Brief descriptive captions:
• • •

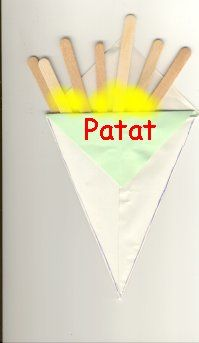 zak patat Easy Crafts, Restaurant, School, Europe, Africa, Restaurants, Supper Club, Dining Room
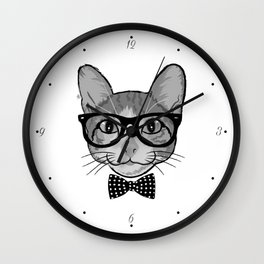 Cat Hipster With Polka Dots Bow Tie - Black White Wall Clock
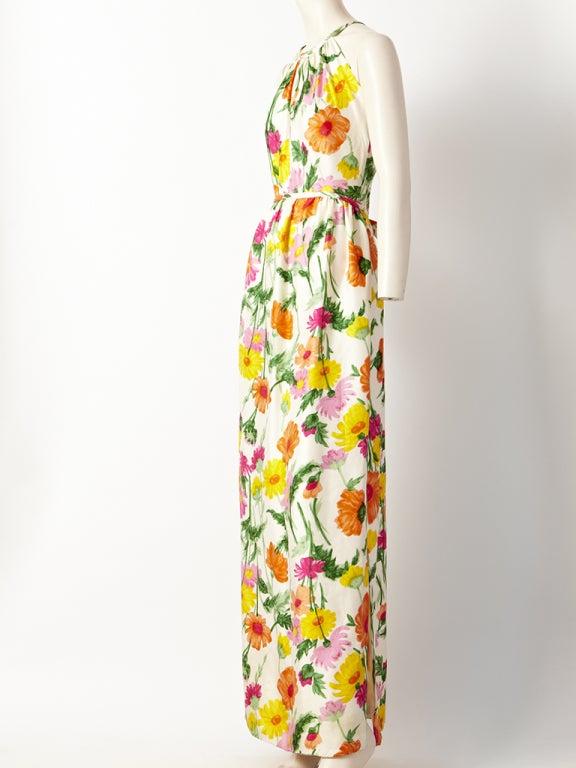 Donald Brooks Floral Print Halter Dress 3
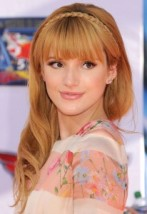bella-thorne-planes-premiere-los-angeles-5-august-206x300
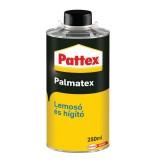 LEMOSÓ-HIGÍTÓ 250ML PATTEX PALMATEX (FÉM DZ) HENKEL LEMOSÓ HIGÍTÓ PALMA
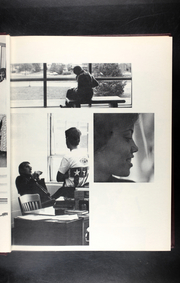 Page 9, 1971 Edition, Ruskin High School - Mirage Yearbook (Kansas City, MO) online yearbook collection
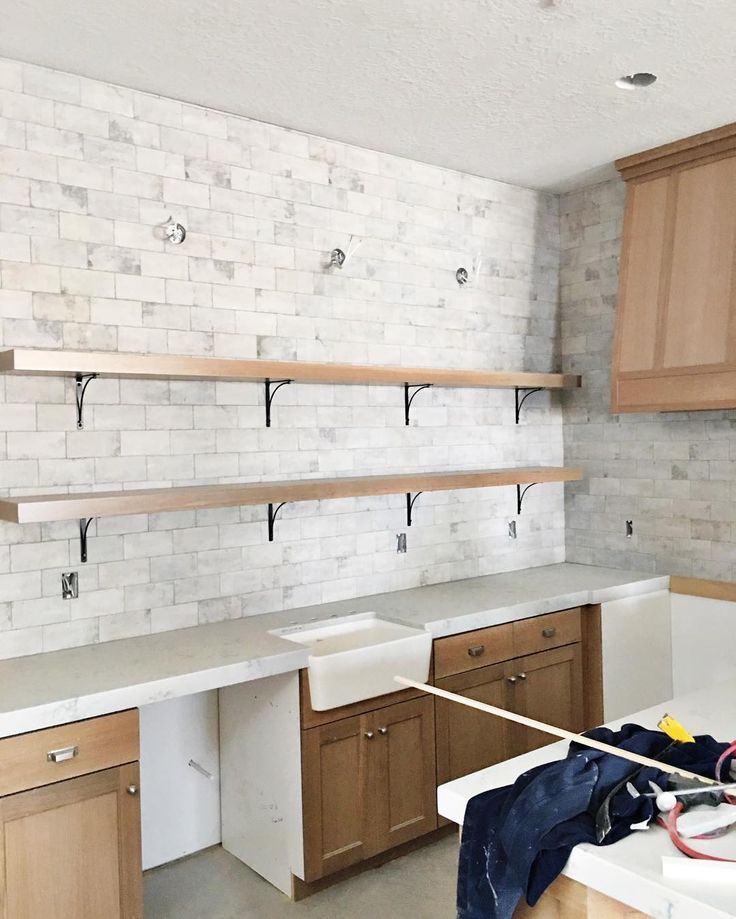 Cottage Kitchen Permit Utah: 17 Best Images About Home: Kitchen On Pinterest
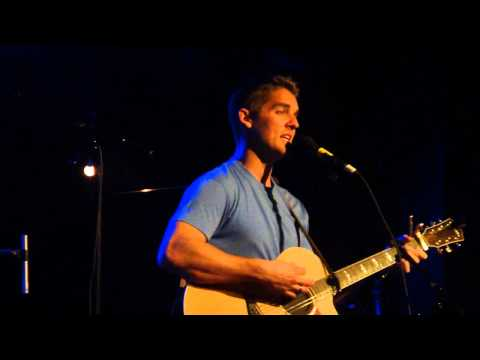 Brett Young Pretend I Never Loved You City Winery NYC 3/24/13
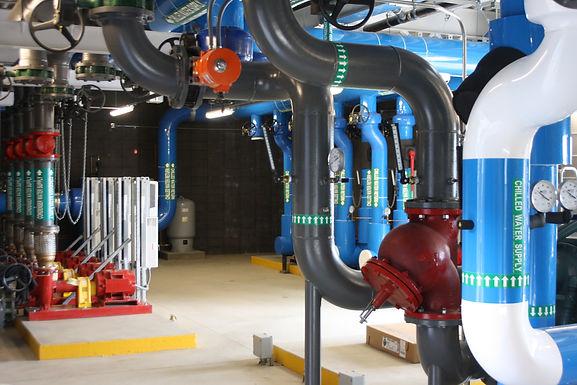 Mesa College Central Plant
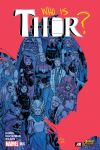 THOR 6 (WITH DIGITAL CODE)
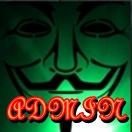 Dk-Anonymous Admin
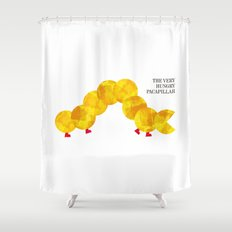 The Very Hungry Pacapillar Shower Curtain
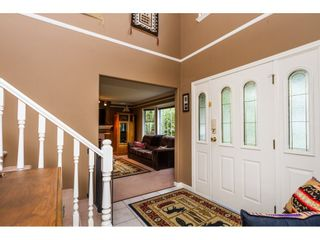 """Photo 2: 21849 44A Avenue in Langley: Murrayville House for sale in """"Upper Murrayville"""" : MLS®# R2098135"""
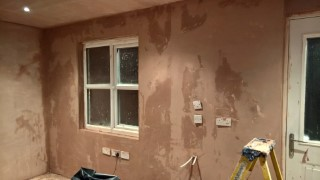 Plastering The Garage Back Wall February 2016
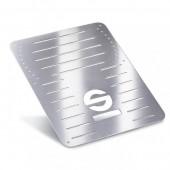 Tapis de Sol Sparco en Aluminium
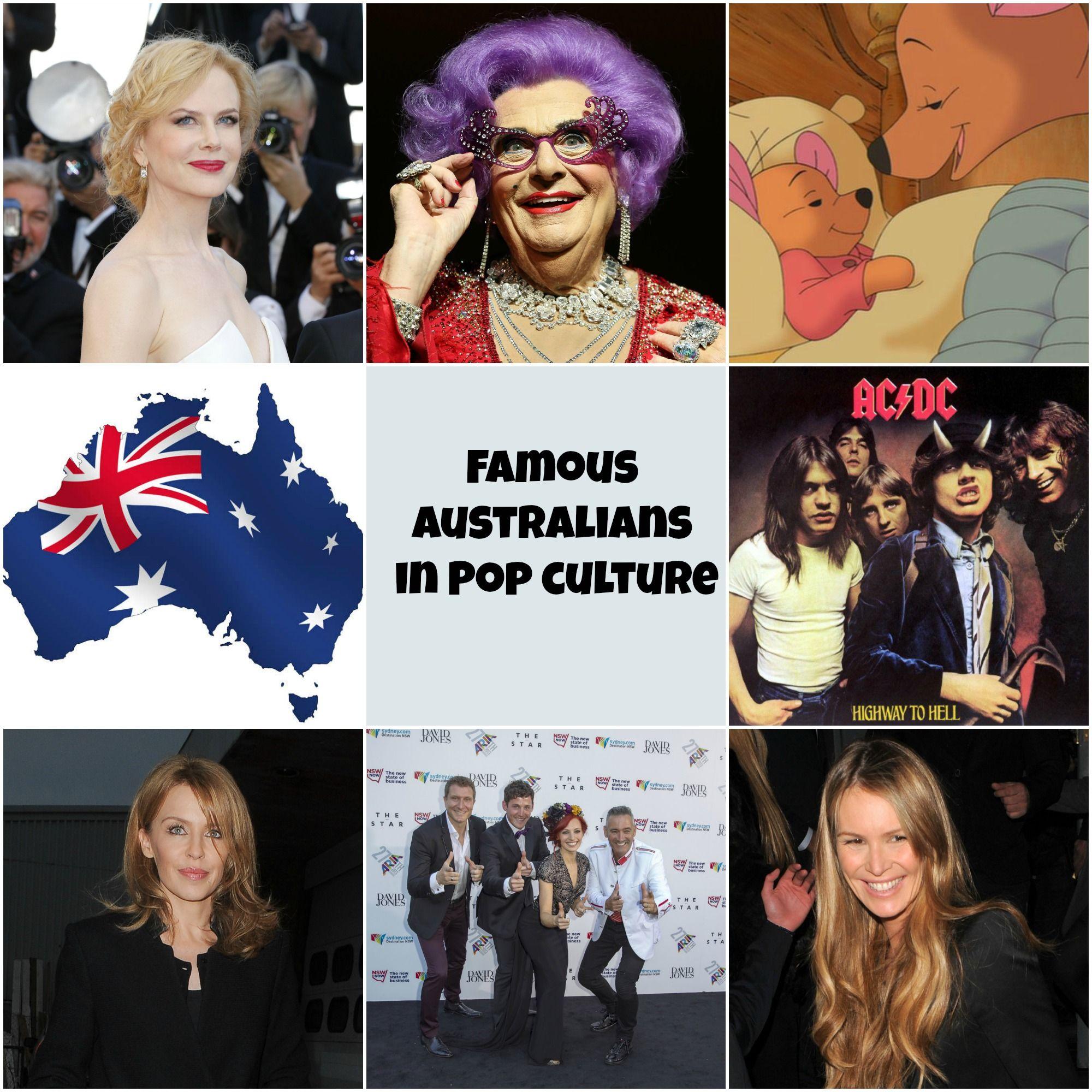 Pop Culture: Happy Australia Day! Our 13 Favorite Australians In Pop
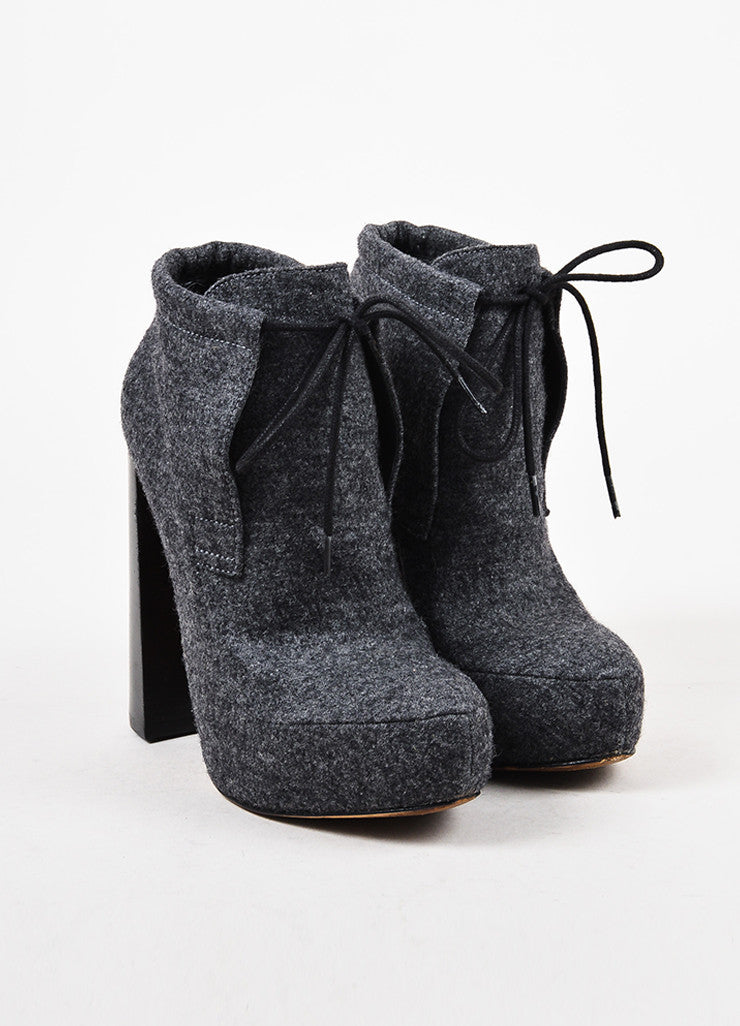 Alexander Wang Heather Grey Felted Wool High Heel Platform Ankle Booties Frontview
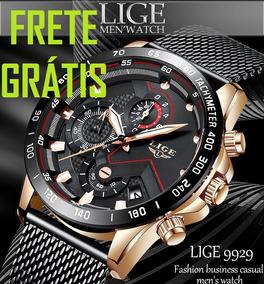 Frete Grátis Relógio Masc. Lige C/ Cronógrafo 100% Funcional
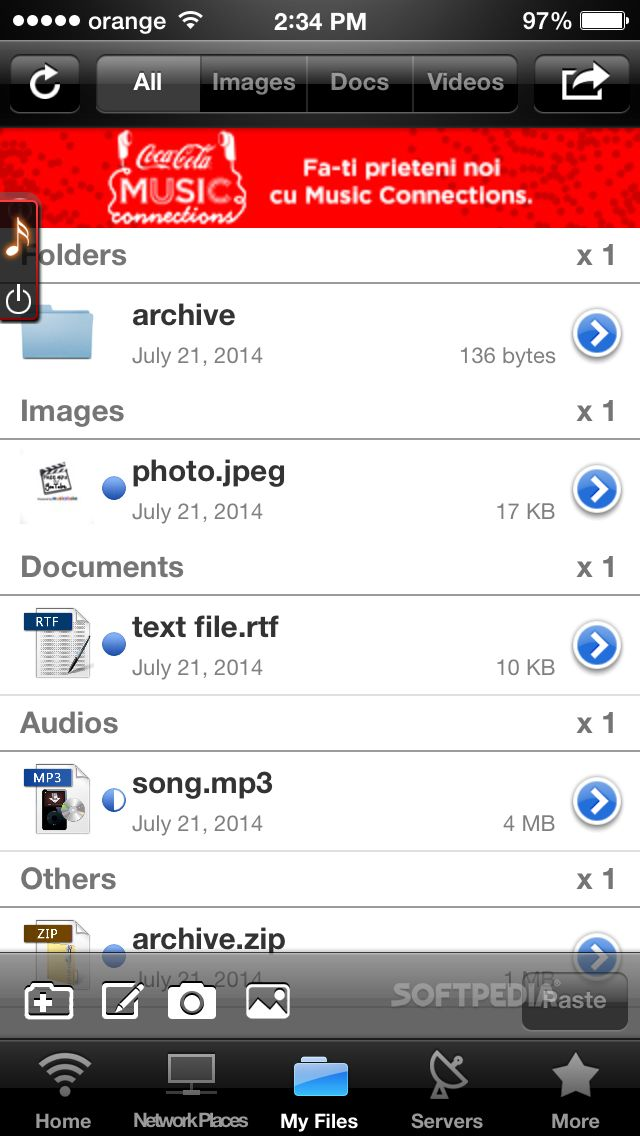 Download iFileExplorer for iOS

• • •

TASK TO CARRY OUT
When you reach the line containing "Alexander Wang Heather" in the entries above, please retype it and each line after it through the last one, exactly, without the pictures.

FINISHED TASK
 Alexander Wang Heather Grey Felted Wool High Heel Platform Ankle Booties Frontview
 Frete Grátis Relógio Masc. Lige C/ Cronógrafo 100% Funcional
 Download iFileExplorer for iOS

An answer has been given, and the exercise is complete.